Two Types of Investing Inside Baupost, One of the World’s Most Successful Funds

A letter by Brian Spector of Baupost, encouraged and endorsed by the firm’s iconic value-investing president Seth Klarman, gives a rare inside look at this secretive investment firm. As Business Insider reports, Klarman asked Spector, whom Klarman describes as “an outstanding investor, collaborator, and mentor,” to write a letter directly to the company’s investors as Spector announced his retirement after a 17-year tenure.

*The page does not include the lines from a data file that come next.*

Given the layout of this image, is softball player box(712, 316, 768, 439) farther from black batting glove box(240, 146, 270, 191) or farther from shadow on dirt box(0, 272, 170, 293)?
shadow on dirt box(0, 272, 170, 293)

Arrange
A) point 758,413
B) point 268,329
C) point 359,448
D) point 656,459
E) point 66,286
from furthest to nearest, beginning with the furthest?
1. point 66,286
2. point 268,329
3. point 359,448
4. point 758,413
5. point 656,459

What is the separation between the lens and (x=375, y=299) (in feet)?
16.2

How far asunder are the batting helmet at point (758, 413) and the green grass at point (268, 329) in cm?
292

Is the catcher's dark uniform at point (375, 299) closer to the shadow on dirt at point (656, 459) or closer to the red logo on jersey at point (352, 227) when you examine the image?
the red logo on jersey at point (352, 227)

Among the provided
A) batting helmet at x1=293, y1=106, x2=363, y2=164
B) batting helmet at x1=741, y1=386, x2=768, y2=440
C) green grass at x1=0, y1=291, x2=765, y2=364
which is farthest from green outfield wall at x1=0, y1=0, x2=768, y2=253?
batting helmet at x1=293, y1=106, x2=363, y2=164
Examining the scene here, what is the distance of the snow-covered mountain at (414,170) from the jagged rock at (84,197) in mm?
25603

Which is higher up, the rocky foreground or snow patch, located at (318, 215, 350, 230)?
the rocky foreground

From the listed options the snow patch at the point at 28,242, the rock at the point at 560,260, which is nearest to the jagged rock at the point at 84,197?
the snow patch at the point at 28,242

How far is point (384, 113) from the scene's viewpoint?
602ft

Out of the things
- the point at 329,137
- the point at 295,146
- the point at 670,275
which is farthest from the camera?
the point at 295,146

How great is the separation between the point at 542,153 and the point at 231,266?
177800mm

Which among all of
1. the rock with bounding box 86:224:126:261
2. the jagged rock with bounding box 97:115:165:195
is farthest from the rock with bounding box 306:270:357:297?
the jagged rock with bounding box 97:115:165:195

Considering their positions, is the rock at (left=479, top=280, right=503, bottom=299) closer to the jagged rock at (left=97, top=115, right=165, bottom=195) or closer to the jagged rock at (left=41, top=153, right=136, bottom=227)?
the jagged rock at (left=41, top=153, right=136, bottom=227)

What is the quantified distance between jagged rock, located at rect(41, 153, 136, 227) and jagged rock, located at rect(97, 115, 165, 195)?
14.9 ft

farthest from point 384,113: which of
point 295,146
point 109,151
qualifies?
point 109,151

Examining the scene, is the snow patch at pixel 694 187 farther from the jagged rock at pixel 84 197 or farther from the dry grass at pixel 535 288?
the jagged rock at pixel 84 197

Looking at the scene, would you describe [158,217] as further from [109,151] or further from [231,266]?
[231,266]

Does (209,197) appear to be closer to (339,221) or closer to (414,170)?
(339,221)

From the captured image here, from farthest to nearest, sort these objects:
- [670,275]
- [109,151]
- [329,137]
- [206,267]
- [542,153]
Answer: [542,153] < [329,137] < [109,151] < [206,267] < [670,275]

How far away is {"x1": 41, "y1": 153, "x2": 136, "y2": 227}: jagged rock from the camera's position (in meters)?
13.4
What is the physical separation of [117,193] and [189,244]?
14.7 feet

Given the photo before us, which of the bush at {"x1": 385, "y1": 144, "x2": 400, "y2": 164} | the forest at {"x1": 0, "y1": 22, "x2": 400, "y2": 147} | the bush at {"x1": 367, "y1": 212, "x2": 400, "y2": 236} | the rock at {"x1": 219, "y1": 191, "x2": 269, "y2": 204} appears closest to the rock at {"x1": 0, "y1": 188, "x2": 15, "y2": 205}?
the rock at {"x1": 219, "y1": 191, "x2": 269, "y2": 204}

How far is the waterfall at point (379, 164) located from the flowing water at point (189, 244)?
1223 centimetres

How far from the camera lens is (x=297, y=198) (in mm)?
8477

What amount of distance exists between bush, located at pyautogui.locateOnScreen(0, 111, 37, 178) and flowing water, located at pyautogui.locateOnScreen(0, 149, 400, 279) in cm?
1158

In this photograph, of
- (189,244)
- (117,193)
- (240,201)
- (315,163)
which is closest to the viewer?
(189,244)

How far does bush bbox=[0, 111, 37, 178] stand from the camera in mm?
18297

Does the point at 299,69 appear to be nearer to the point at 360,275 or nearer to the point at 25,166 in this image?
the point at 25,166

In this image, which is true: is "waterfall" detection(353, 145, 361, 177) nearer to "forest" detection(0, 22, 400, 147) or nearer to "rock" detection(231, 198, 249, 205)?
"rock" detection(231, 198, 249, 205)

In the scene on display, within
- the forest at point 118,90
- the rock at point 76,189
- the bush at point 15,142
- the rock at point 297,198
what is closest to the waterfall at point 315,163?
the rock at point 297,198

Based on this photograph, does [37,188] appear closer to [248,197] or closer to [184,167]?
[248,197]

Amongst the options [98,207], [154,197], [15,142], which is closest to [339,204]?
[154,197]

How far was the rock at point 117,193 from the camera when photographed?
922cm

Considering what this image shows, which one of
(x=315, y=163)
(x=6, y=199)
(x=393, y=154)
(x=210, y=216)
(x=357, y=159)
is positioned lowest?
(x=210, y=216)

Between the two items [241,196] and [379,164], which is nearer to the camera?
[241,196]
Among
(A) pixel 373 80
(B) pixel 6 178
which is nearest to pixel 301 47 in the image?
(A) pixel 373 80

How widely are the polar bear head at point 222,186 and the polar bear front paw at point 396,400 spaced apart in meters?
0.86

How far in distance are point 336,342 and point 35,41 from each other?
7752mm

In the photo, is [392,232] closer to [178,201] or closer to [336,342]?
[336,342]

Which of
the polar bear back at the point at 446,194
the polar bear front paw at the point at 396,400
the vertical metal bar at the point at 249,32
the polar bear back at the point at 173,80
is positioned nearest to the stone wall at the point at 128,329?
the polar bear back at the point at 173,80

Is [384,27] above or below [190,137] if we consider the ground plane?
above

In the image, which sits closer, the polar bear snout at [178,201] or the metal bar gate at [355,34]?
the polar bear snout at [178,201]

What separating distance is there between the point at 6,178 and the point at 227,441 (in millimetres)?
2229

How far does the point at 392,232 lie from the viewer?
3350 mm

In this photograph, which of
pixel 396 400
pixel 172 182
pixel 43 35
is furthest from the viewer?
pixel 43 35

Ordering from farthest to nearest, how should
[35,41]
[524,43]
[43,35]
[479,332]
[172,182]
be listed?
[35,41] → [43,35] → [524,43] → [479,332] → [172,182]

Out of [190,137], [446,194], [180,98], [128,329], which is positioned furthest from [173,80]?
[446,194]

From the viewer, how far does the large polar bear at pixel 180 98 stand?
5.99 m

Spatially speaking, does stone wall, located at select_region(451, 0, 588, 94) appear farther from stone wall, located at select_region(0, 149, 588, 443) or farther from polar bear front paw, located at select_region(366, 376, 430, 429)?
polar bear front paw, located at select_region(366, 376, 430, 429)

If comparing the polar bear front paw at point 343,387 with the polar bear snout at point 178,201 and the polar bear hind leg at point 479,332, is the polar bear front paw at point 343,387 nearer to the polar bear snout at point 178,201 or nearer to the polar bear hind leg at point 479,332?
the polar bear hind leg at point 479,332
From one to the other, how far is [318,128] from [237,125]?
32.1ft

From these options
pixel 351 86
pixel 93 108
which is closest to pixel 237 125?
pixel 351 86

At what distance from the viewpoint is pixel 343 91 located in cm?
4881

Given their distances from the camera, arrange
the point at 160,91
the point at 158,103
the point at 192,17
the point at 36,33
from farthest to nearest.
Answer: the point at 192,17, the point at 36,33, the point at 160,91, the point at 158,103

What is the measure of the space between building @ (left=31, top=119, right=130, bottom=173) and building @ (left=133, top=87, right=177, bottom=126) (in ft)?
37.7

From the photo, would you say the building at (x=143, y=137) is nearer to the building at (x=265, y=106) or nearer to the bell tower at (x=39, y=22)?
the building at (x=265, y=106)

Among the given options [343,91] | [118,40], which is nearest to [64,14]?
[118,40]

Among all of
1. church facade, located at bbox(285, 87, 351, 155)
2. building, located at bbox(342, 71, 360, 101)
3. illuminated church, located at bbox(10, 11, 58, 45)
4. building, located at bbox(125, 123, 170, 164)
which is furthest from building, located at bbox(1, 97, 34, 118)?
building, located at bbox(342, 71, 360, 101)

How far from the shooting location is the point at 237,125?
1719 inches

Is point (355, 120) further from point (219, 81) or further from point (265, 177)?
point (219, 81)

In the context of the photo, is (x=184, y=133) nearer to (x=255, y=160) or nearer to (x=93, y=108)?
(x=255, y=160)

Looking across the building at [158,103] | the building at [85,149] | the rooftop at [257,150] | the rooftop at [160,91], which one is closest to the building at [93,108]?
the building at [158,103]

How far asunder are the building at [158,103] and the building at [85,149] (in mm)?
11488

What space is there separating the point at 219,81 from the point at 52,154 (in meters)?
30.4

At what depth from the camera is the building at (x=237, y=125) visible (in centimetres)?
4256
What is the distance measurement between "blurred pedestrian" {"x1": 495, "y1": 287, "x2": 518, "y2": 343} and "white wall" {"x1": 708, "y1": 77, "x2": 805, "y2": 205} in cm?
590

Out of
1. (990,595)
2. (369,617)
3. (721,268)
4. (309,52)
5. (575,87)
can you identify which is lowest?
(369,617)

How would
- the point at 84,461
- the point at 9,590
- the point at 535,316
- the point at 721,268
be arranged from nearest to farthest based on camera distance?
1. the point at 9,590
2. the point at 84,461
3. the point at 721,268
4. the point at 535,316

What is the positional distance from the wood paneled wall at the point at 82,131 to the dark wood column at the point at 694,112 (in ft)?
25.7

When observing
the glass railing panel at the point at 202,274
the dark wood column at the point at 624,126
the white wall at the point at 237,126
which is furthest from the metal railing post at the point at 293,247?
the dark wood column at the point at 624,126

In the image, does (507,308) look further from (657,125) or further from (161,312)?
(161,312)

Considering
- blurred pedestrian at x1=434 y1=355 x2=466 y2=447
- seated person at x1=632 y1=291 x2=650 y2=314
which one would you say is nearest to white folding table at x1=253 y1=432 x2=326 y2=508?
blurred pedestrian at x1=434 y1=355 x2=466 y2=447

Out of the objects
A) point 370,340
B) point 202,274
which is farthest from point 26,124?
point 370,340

Spector described two types of investing: “needle in a haystack investing” and “tide comes in, tide goes out investing.”  According to Spector: “Most of the time we are in periods of haystack investing,” meaning “we sift through lots of investment ideas to find a few decent opportunities. We sell more securities than we buy and our cash reserves begin to build.” Occasionally, such as at the end of the dot com bubble, the markets “become significantly dislocated” and the “tide” changes.  This is when Baupost seizes opportunity: “We see distressed sellers, illiquid securities, huge redemptions, and an excess of paranoia and fear. We quickly find a number of interesting opportunities, deploying our significant cash balances as we trade precious liquidity for mispriced securities. We may lose money in the short term, as we add to our portfolio while prices are dropping. But when markets turn, we expect multiple years of strong profitability.”

The approach appears successful.  With net gains of $23.4 billion since its 1982 inception, the Baupost is ranked among the world’s top-performing funds.

Spector points to several factors that underlie success:

  • He describes a “culture of patience,” noting “when we don’t find interesting ideas, we do nothing and hold cash.” He continues: “On the flip side, when an idea has been analyzed and is fully baked, we drop whatever else we are doing, discuss the investment, and make a decision. Our portfolio decision process must be incredibly efficient, as we recognize that good ideas are scarce and may prove fleeting.”
  • Spector observed that most within the firm “believe we have generated [out-performing] returns BECAUSE of th[e] cash” it holds. Without it, “it would be impossible to deploy capital when we enter a tide market.”
  • Spector credits the firm’s culture of teamwork (as opposed to internal competition) and mutual confidence among its members. “This is an area that I believe makes Baupost exception,” he says. Unlike firms where investors act as “free agents” who are rewarded on the basis of an individual “book” of investments, Spector says Baupost investors “work together to maximize the returns for our clients . . . they comfortably make hand-offs [by giving investments to others in the firm based on expertise], root for one another, and try to help in any way possible. This means reviewing investments, exchanging impactful information and opinions, as well as mentoring one another.”
  • Finally, he explains: “We try to maintain a calm working environment. . . . At Baupost, if you were in our trading room, you would not know if the market was up 5% or down 5%. This is by design. It is much easier to make reasoned decisions without someone screaming at you or second-guessing your judgment.”

All of these points seem to support Spector’s discussion of the firm’s success as a product of “tide investing.” He notes: “Investing in tide markets takes chutzpah. To do so effectively, you need to fly in the face of public opinion, you have to fight normal human emotions, and you have to be prepared to double down on your bets when your conviction is most in question. . . . But most importantly, you have to be at a place that empowers you to succeed – a place that is uniquely situated to take advantage of these market conditions.”